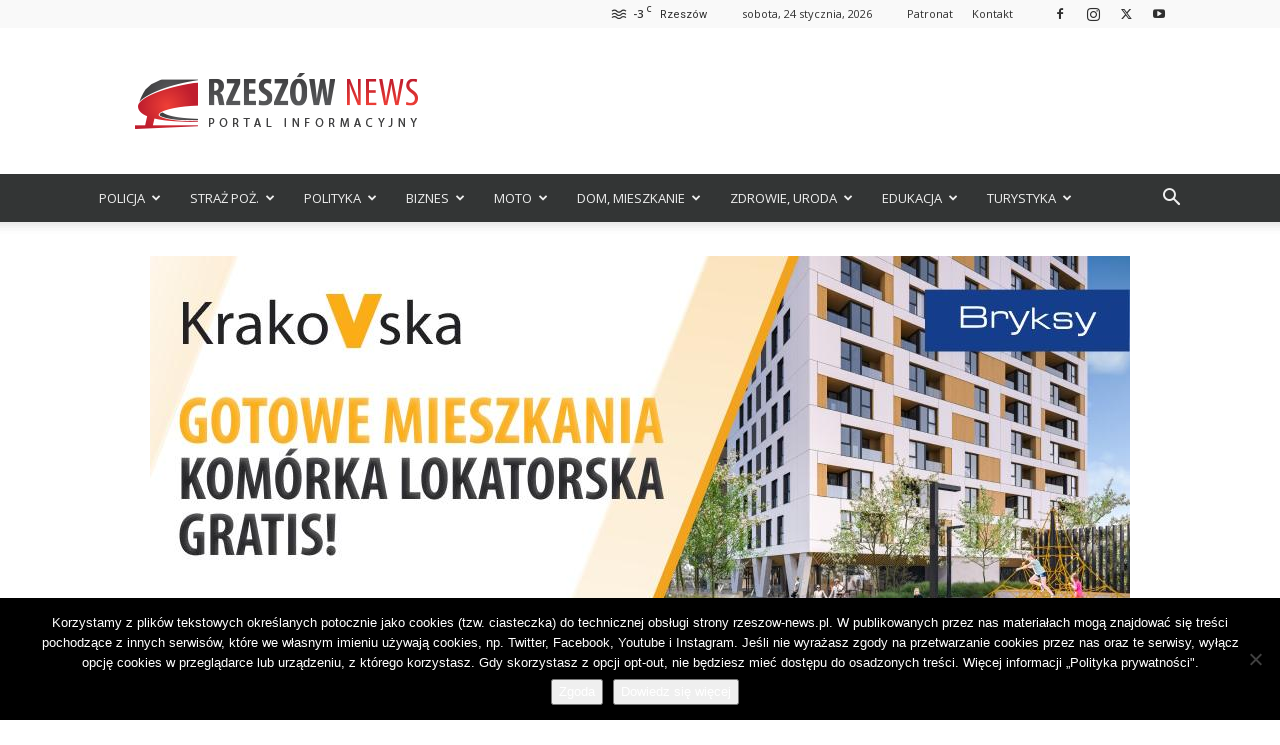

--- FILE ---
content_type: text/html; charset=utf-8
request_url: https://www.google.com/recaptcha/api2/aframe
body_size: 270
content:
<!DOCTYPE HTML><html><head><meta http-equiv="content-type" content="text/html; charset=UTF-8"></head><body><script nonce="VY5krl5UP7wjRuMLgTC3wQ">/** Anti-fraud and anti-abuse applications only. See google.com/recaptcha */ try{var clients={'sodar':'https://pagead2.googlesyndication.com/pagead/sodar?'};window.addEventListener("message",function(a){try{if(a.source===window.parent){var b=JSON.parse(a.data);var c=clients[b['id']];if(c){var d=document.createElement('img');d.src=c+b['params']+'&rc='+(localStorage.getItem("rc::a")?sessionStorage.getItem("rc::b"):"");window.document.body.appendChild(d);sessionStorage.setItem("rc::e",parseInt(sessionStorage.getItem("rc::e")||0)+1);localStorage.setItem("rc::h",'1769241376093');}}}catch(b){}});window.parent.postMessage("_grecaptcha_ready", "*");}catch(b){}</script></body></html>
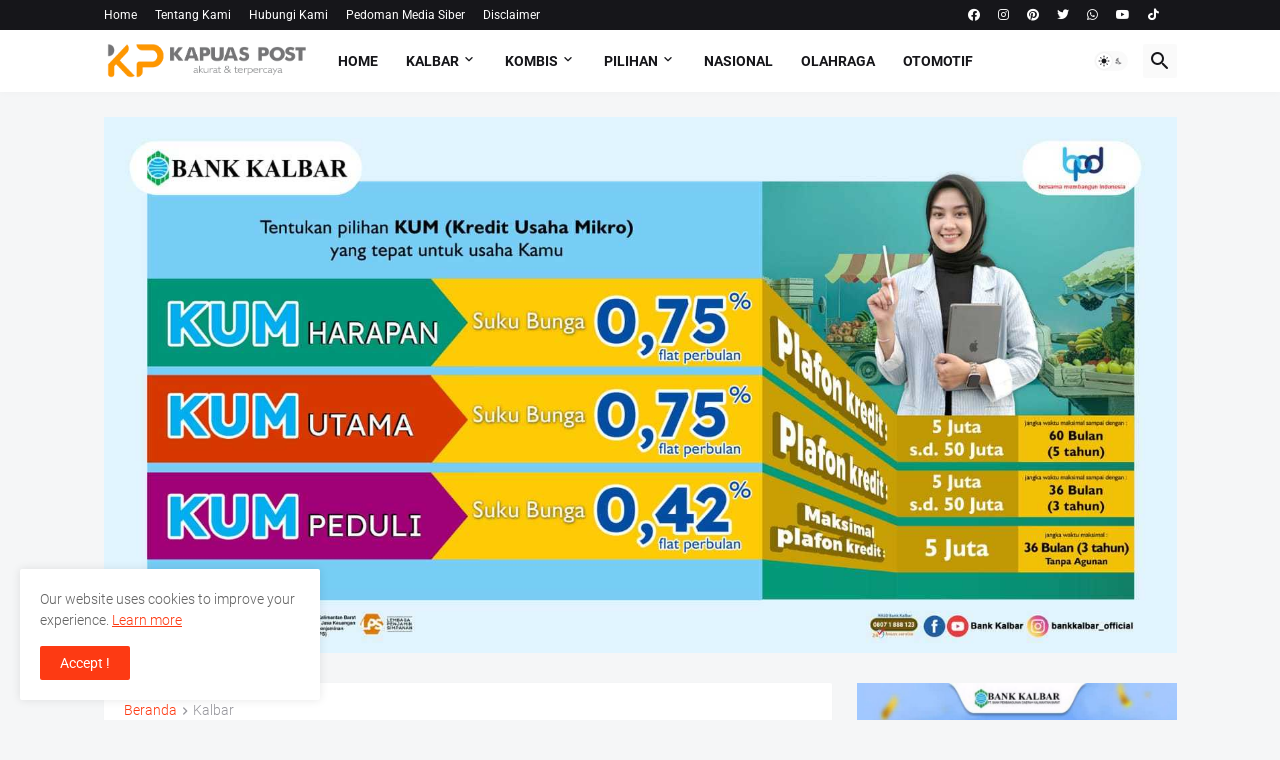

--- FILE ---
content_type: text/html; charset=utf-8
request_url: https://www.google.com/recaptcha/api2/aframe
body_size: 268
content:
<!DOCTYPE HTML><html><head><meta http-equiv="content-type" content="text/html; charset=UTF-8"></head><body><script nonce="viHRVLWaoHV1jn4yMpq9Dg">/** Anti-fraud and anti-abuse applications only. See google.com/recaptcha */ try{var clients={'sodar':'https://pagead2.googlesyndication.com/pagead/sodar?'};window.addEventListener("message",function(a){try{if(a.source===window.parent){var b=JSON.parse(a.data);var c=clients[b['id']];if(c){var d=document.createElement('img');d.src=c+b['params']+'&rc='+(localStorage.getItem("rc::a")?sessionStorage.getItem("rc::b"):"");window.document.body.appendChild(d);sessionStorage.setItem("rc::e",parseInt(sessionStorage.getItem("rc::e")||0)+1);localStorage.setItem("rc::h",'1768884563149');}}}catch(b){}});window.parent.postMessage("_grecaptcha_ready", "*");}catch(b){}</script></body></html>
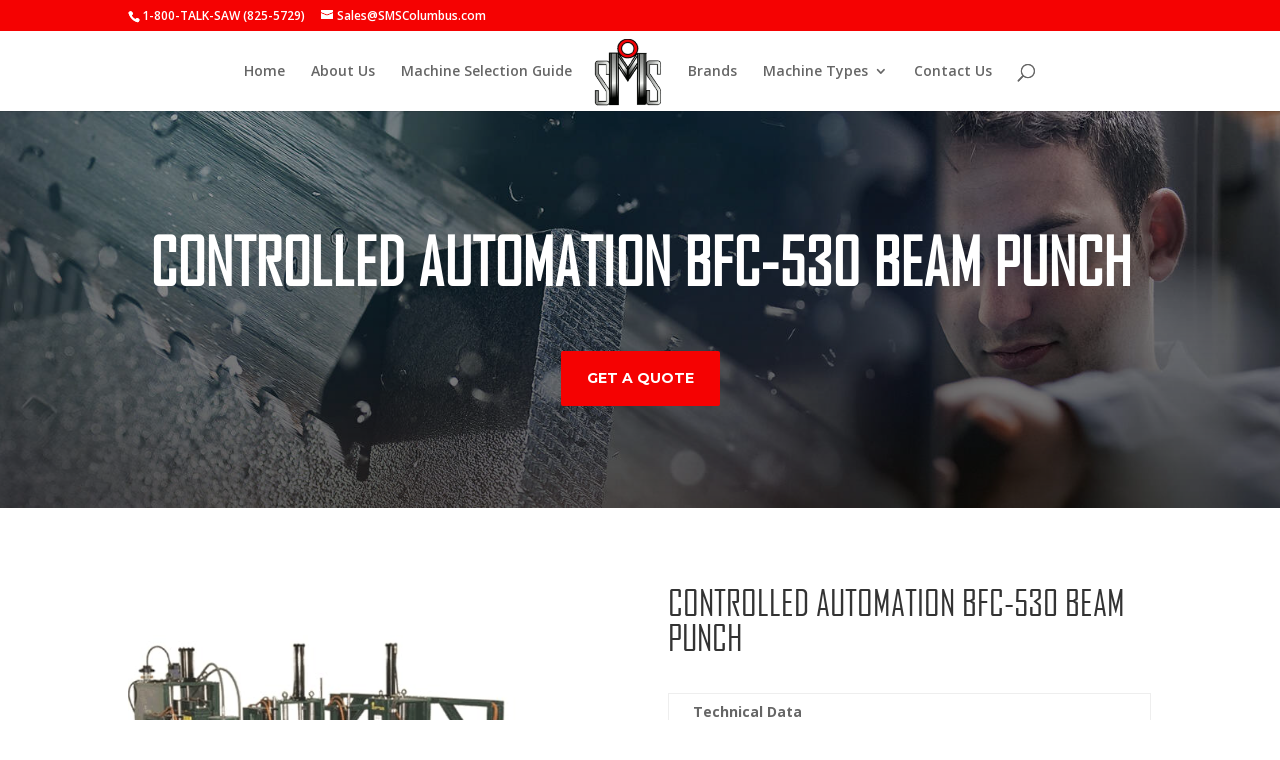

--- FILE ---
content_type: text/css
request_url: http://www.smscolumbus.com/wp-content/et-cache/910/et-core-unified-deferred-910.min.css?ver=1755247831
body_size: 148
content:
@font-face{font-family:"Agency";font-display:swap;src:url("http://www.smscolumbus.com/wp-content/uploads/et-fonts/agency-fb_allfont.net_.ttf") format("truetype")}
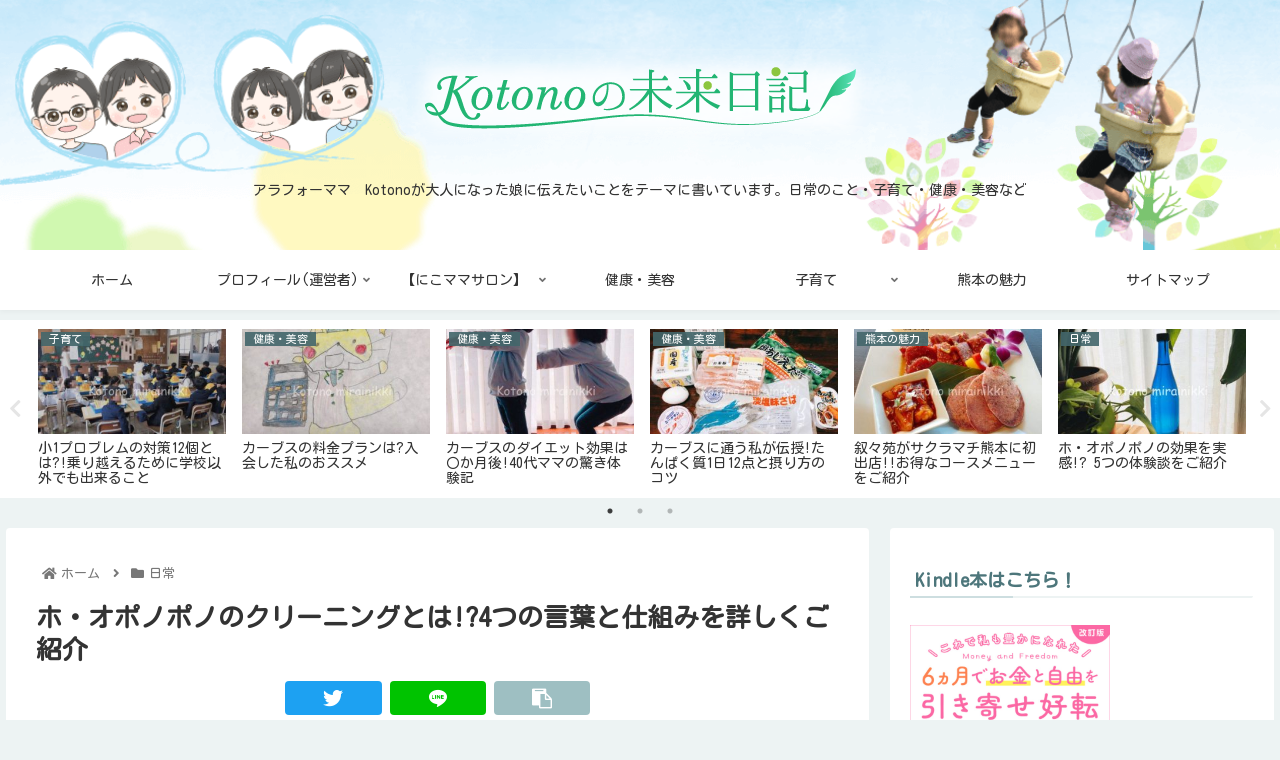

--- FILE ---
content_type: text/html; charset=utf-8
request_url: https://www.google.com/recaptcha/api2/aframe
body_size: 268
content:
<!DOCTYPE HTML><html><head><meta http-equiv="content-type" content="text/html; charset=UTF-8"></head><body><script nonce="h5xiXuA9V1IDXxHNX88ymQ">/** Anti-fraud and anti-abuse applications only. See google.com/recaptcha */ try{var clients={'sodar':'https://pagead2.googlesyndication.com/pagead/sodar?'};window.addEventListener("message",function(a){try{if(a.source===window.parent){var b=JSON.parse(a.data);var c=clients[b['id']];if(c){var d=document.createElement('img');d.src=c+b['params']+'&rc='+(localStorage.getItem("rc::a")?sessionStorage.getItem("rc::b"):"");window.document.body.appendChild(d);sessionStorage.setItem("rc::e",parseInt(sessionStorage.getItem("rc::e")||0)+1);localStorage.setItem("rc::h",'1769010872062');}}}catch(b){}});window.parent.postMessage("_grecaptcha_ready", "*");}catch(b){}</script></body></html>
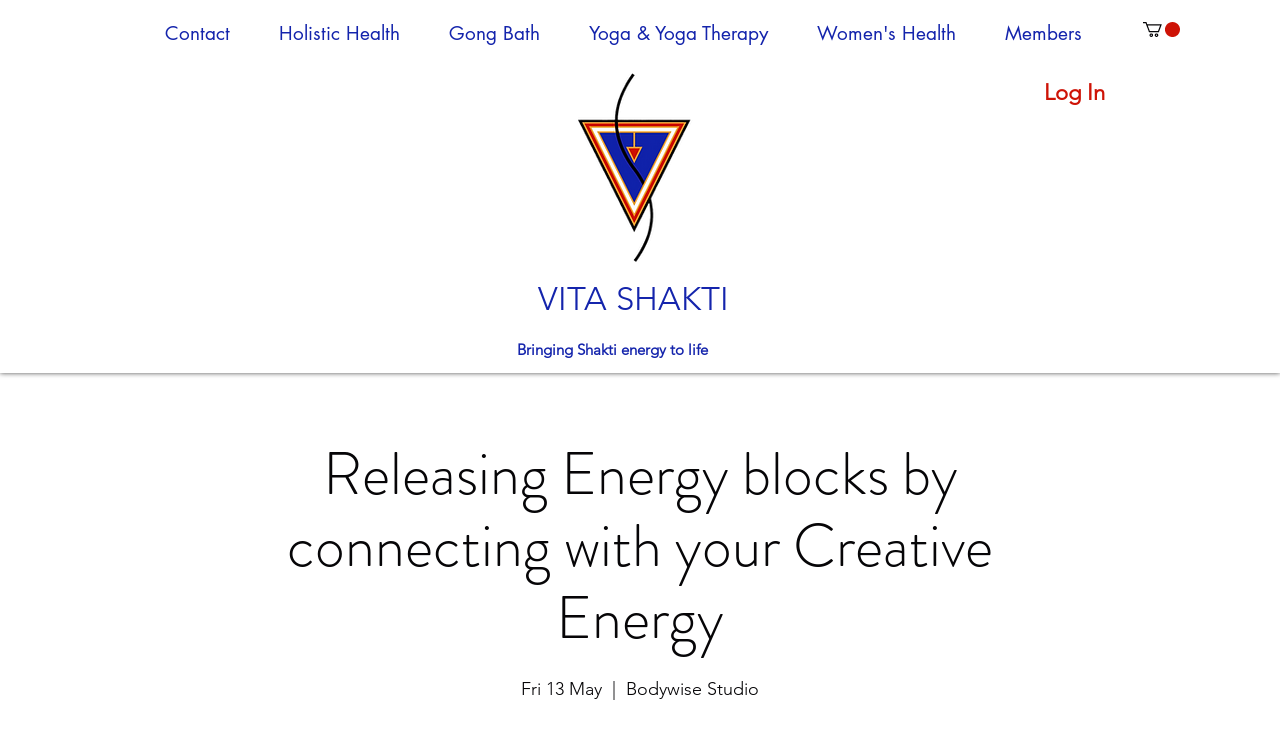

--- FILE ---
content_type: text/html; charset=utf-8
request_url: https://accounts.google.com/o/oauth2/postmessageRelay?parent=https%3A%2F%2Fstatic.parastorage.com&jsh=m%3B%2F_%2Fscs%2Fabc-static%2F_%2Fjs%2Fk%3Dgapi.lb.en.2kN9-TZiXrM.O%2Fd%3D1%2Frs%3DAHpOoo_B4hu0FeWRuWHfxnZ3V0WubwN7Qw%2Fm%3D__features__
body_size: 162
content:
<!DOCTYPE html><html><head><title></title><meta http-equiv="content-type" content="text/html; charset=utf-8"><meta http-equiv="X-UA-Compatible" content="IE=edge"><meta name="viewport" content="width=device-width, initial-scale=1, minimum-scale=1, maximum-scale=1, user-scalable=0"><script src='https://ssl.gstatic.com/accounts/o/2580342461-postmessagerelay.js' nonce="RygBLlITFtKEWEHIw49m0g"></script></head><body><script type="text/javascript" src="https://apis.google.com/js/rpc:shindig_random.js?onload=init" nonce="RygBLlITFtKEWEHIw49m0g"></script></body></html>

══════════════════════════════

=== Your objective ===
Pull out all lines from the listing that contain the string "smscolumbus".

=== Output of the exercise ===
request_url: http://www.smscolumbus.com/wp-content/et-cache/910/et-core-unified-deferred-910.min.css?ver=1755247831
@font-face{font-family:"Agency";font-display:swap;src:url("http://www.smscolumbus.com/wp-content/uploads/et-fonts/agency-fb_allfont.net_.ttf") format("truetype")}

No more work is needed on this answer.